9 de março de 2015

Como a flor da amendoeira, por Madalena Fontoura

Têm entre 3 e 6 anos. Sempre que posso, começo o dia com eles. A semana passada o David partiu um braço. No dia seguinte estava sentadinho no tapete, de pernas cruzadas, com todos os outros, pronto para a oração da manhã e com um sorriso todo bem-disposto. Vê-lo assim deu-me uma ideia.

“Estão a ver o David? Tem o braço partido, mas está com uma cara contente. Temos que aprender com ele. Há meninos – e alguns crescidos também – que só fazem uma cara contente quando as coisas lhes correm bem. Quando uma coisa corre mal, ficam rabugentos e com uma cara zangada. Mas isso é um grande disparate. Porque mesmo quando uma coisa corre mal, ainda há muitas razões para estarmos contentes: estamos vivos, temos uma família que gosta de nós, uma escola bonita e, sobretudo, Jesus está sempre connosco a ajudar e a proteger”.
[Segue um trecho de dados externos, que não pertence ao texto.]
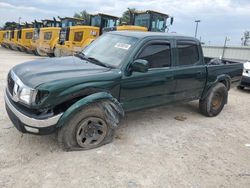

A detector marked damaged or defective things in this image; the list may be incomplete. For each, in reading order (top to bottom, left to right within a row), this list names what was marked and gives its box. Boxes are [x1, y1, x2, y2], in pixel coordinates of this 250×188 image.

damaged wheel [57, 101, 122, 151]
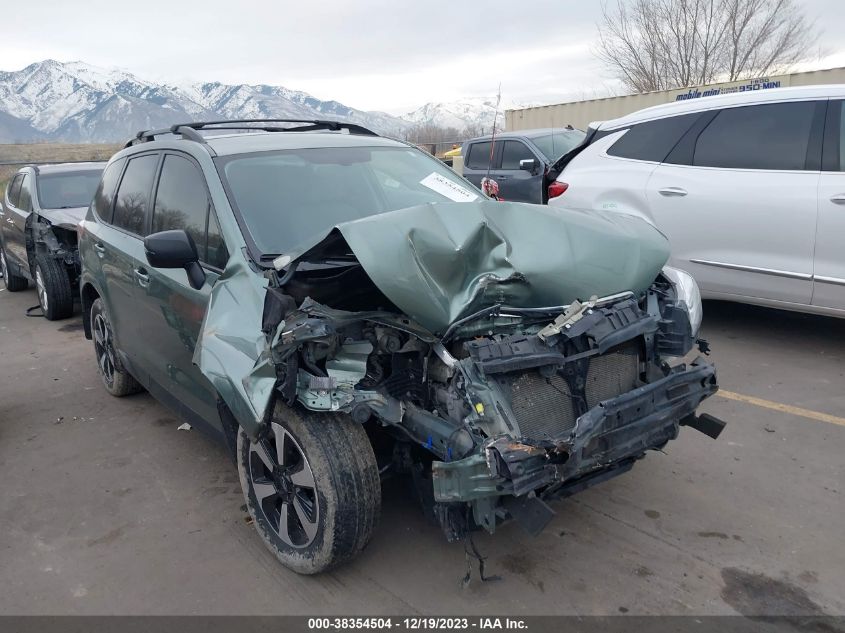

Desafiei-os a serem valentes e alegres quando acontecer alguma coisa que os aborreça. Ensaiei com eles um encolher de ombros e um “Não faz mal”, que todos repetiam muito divertidos, numa mistura de ginástica matinal e coro falado. Rezámos a oração da manhã e eles lá foram fazer os “comboios” de entrada ordeira nas salas. Foi então que percebi que o Santiago não tinha ido para o seu “comboio” e se aproximava de mim com um ar sério. Baixei-me até ficar à altura dele. Ele pegou-me nas mãos, hesitou, engoliu em seco e depois perguntou baixinho: “E se os Pais morrerem?”

O Santiago tinha ouvido tudo com muita atenção, tinha ficado a pensar naquilo de não fazer mal acontecer uma coisa de que não gostamos, e, depois de considerar as situações mais difíceis que a sua cabecinha de 4 anos podia imaginar, ali estava diante de mim, sem objetar, sem duvidar, sem disfarçar. Com gravidade e confiança, fazia uma pergunta. A mais séria e exigente das perguntas, que elevava, inesperadamente, o patamar do meu desafio.

Os meus alunos são crianças felizes, mas muitos deles têm já que lidar com feridas profundas, sobretudo nas suas famílias. Diante de uma criança que sofre, a tendência dos adultos é negar, ou então curar, como quem trata uma doença. Entre os dois extremos, do “eles estão ótimos” ao recurso aos psicólogos, vai uma teia de enganos, com uma origem que, paradoxalmente, talvez seja comum: a pretensão de poder responder ao desejo que há no coração de cada um. Sempre com o mesmo erro: agigantando a nossa omnipotência providente ou reduzindo a dimensão do desejo.

Podia dizer ao Santiago para ficar sossegado que os Pais não vão morrer a ou então que a realidade só é boa quando não é dolorosa. Mas estaria a cair na injustiça de responder à sua seriedade com uma quimera ou com uma suspeita. A alternativa é eu própria reconhecer a misteriosa densidade da vida, fazer o trabalho diário de conversão que me permite não escorregar na superfície das coisas e oferecer-me como companhia, a ele e à sua família.

Começo a semana com a consciência feliz de que sou chamada a viver e a testemunhar aos que me rodeiam que a vida é bela e a realidade é positiva. Não por um otimismo estratégico, mas pela certeza de uma presença, que, como diz o Papa Francisco, chega primeiro, antecipa-se ao nosso desejo, como a flor da amendoeira que anuncia a primavera.